Thursday, April 22, 2021

Thoughts about The Magic of the Unicorn

Read the previous piece in the series here.


 don't think it even approaches being a secret that I am a nerd, and a big one. I don't think its anything resembling a secret, either, that I (quietly?) encourage my daughter, seven years old as I write this, to follow along in my nerdiness. She's picked up a fair bit of it in musical taste so far, which pleases me, and there are glimmers of it in such things as a recent question she asked me: "Daddy, what's a gelatinous cube?" I am pleased to report that she appreciated a quick perusal of an older-edition Monster Manual for an answer, and it looks to be time to encourage her towards roleplaying games.

https://cdn.shopify.com/s/files/1/0079/6942/products/Unicorn_cover_RGB.jpg?v=1568797821
The cover, of course.
Image taken from the book's webpage,
used for commentary.
With that thought in mind, I looked at other bookshelves in my home than those where my RPG materials rest, seeing if I couldn't find something that might serve as a solid introduction to the genre for her but that would be accessible to her; she reads, and at or above grade level, and I'm proud of her for it, but there's a lot of RPG material that's dry and difficult slogging, especially for a seven-year-old. Fortunately, because I am a nerd and am married to a nerd, and both of us remember such things fondly from our own earlier years, we have a number of Choose Your Own Adventure books on hand--and Deborah Lerme Goodman's The Magic of the Unicorn (Chooseco, 2017; ISBN 978-1-937133-25-2) was the one that came off of the shelf for me.

Like all examples of the genre, The Magic of the Unicorn rewards re-readings and consideration of choices to be made; there are multiple endings to be found, and not all of them are particularly pleasant, although no few of them are. And while the specific text may be a bit ambitious for my daughter at this point--she's in first grade now, and the book checks out at a fifth-grade reading level--the ability to make choices and have them matter is something that my little girl appreciates. Too, she likes unicorns and dragons and the like that appear in the text, even though she doesn't always like every ending she runs into as we read it together.

The more pertinent stuff for this webspace, though, is how the text presents the medieval. It certainly presents itself as presenting it; ad copy on the book's webpage offers the following description:

Only a unicorn's horn can purify the water in your medieval village, so you set off to find one. Can you solve the town riddle and find the sorceress? Does a unicorn reside in the forest? A fire-breathing dragon, angry warlock, and powerful wood-witch all stand in your path.
So, that is there. The first sentence of the book complicates the matter, however; reading "The summer of 1507 is exceptionally dry throughout Flanders" (1), the statement regarding setting puts the events of the book into the ambiguous, liminal period that could be considered either medieval or early modern, depending on definitions of the terms (as noted here). While it does get the bit about the drought right, the ambiguous placement in time sits...oddly with me as I read it against the description of the book as medieval.
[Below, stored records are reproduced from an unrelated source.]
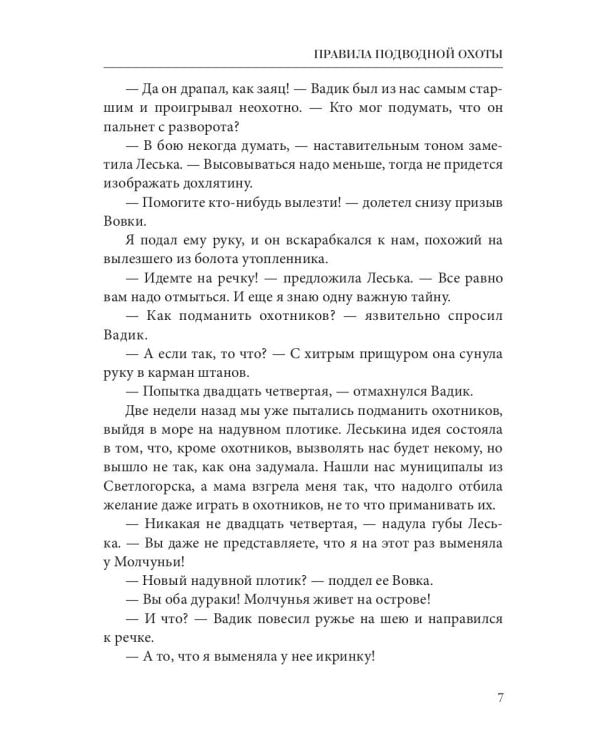 ПРАВИЛА ПОДВОДНОЙ ОХОТЫ

— Да он драпал, как заяц! — Вадик был из нас самым старшим и проигрывал неохотно. — Кто мог подумать, что он пальнет с разворота?

— В бою некогда думать, — наставительным тоном заметила Леська. — Высовываться надо меньше, тогда не придется изображать дохлятину.

— Помогите кто-нибудь вылезти! — долетел снизу призыв Вовки.

Я подал ему руку, и он вскарабкался к нам, похожий на вылезшего из болота утопленника.

— Идемте на речку! — предложила Леська. — Все равно вам надо отмыться. И еще я знаю одну важную тайну.

— Как подманить охотников? — язвительно спросил Вадик.

— А если так, то что? — С хитрым прищуром она сунула руку в карман штанов.

— Попытка двадцать четвертая, — отмахнулся Вадик.

Две недели назад мы уже пытались подманить охотников, выйдя в море на надувном плотике. Леськина идея состояла в том, что, кроме охотников, вызволять нас будет некому, но вышло не так, как она задумала. Нашли нас муниципалы из Светлогорска, а мама взгрела меня так, что надолго отбила желание даже играть в охотников, не то что приманивать их.

— Никакая не двадцать четвертая, — надула губы Леська. — Вы даже не представляете, что я на этот раз выменяла у Молчуньи!

— Новый надувной плотик? — поддел ее Вовка.

— Вы оба дураки! Молчунья живет на острове!

— И что? — Вадик повесил ружье на шею и направился к речке.

— А то, что я выменяла у нее икринку!

7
The rest of the text and the paratext work to make the book more medieval, however. Although there is much of the hovels-and-heraldry stereotyping at work, there are a lot of details that ring true. A weaver figures eminently, and weaving was among the major economic drivers of Flanders at the time. Too, monastic figures and churches take up a fair bit of space in the work, reinforcing the association with the medieval (yes, such figures extend well outside the medieval, but the medieval is often presented as typified by the interpenetration of Christian institutions into civil ones), and "typical" feudal structures are very much in place. In all, as might be expected from a children's book (and about which I have opined before), The Magic of the Unicorn works from an idealized, condensed, compressed understanding of the medieval that does well enough--again, unpleasant endings await readers, averting the Disneyfication of the period--and it could do better without losing narrative thrust or confusing younger readers.

That said, there are things the book does well. An early encounter along one narrative line in the text is with "Simon, a traveling peddler [the protagonist has] always liked" (7). The accompanying illustration (6), at least in the edition of the text I have, is of a dark-skinned man in what appear to be good clothes--they compare favorably with even some of the noble figures presented in the book, and better than the clothes worn by the prominent weaver (37)--so the problems of the monochrome Middle Ages and the Manichean allegory are averted (at least in part; tokenism may still be regarded as an issue of concern). Too, while there is much flattening of the medieval in the text, and there are decidedly fantastical elements in it--dragons, griffins, alchemy, and the titular magic and unicorn--the book does not avoid peril, injury, and death--including in what seems very much an oubliette, medievalist if not necessarily medieval; the book's medievalism is not all knights and princesses and pageantry, even as it is not all grim and grime and gory. And in maintaining at least that much nuance, it does decently enough for an elementary school read--although it, like all of us, could do better.